Reading text>
In the world of GAP Insurance products, few cause more confusion than Finance GAP. Why? Well, it is often attractive because it is the simplest and cheapest form of GAP Insurance. However, it is also the most basic form of GAP Insurance with limited benefits for many.

 

Here we explain how Finance GAP works, where it may benefit you and where it most definitely won't.

Finance GAP Insurance guide

 

The basics of Finance GAP cover

 

  • Finance GAP is a form of Guaranteed Asset Protection.

  • It can also be known by different names, including Finance Shortfall and Shortfall Insurance.

  • Finance GAP is specifically designed for finance agreements linked to a vehicle. This could be hire purchase, personal contract purchase and sometimes a contract hire lease.

 

Finance GAP is designed to cover the shortfall between the market value car insurance settlement from a motor insurance write-off claim and the outstanding finance balance on the vehicle.

 

Finance GAP is a GAP Insurance policy that is specifically designed for vehicles that are purchased under a finance agreement linked to the vehicle. These agreements can include hire purchase, PCP and, with some providers, a contract hire-style lease.

To do>
1. According to the Finance GAP guide, what other names is Finance GAP known by?
2. Return the stretch of the Finance GAP guide from "Finance GAP Insurance" through "and Shortfall Insurance.".
3. Resume the Finance GAP guide after its last sentence.
The lines that come next are drawn from a separate source.

Data shown>
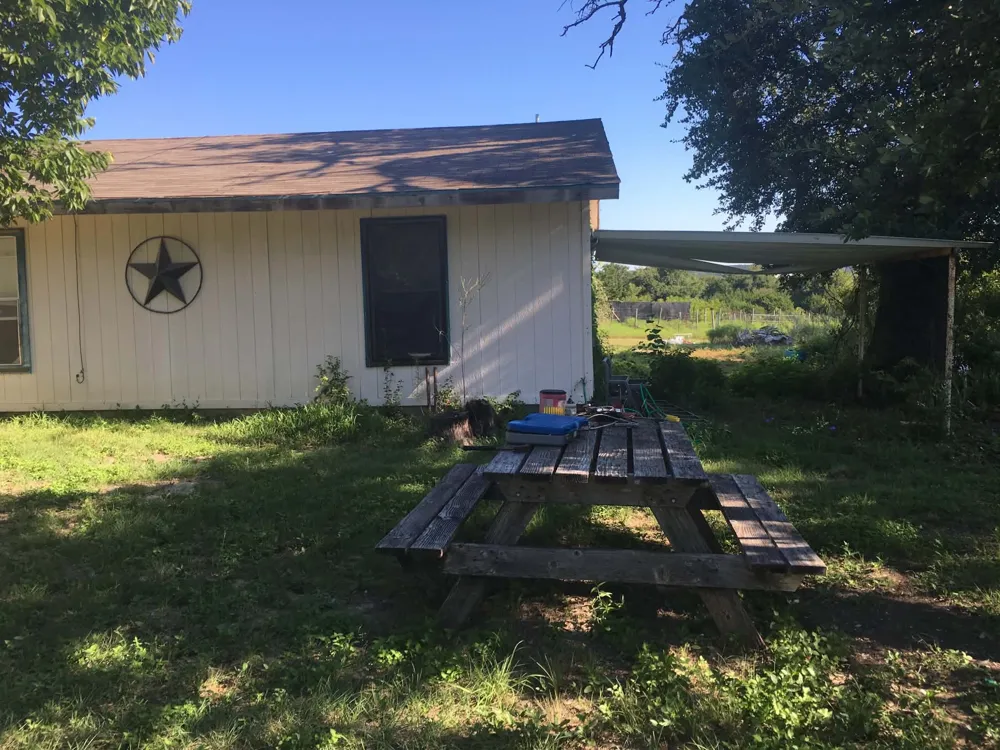 209 Sierra Vista Drive Gatesville, TX 76528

Answers to each task>
1. Finance Shortfall and Shortfall Insurance.

2.
Finance GAP Insurance guide

 

The basics of Finance GAP cover

 

  • Finance GAP is a form of Guaranteed Asset Protection.

  • It can also be known by different names, including Finance Shortfall and Shortfall Insurance.

3.
What Finance GAP will not cover is where you have a shortfall between the motor insurer's settlement and a loan not linked to the vehicle. Examples of this may be a bank loan or a personal loan. Here the loan is linked to you and not the vehicle. Unlike hire purchase, PCP or a lease, there may be no contractual requirement to pay off the loan if the vehicle is written off.

 

How does Finance GAP Insurance work?

 

There are a few things that must be in place for you to make a successful claim on a Finance GAP policy.  Finance GAP Insurance

  1. You need to have fully comprehensive motor insurance in place.

  2. You need to have a finance agreement on the vehicle where you can own the vehicle.

  3. A Finance GAP Insurance policy

  4. The vehicle is written off or stolen, and the motor insurer declares the vehicle a total loss.

  5. The motor insurer pays out the current market value in a settlement.

  6. You owe more on the finance settlement than the amount you receive from the motor insurance (i.e. you are in negative equity).

 

Let's illustrate this better by way of an example.

  • You buy a car for £25,000 in 2023.

  • You pay a £1,000 deposit and agree to a 5-year hire purchase agreement at £540 a month.

  • The amount you have initially borrowed is £24,000

  • The total amount of interest you will pay is £8,400 over 60 months. The total amount payable will be £33,400.

 

If the vehicle was stolen at the end of the first year, you may expect a financial situation as follows:

  1. The current market value of the vehicle is now £20,000

  2. The amount owing on the finance settlement is now £22,500

 

So if the motor insurer pays the market value in settlement (£20,000), you would still owe £22,500 on the finance agreement. This shortfall of £2,500 can be claimed on the Finance GAP Insurance policy.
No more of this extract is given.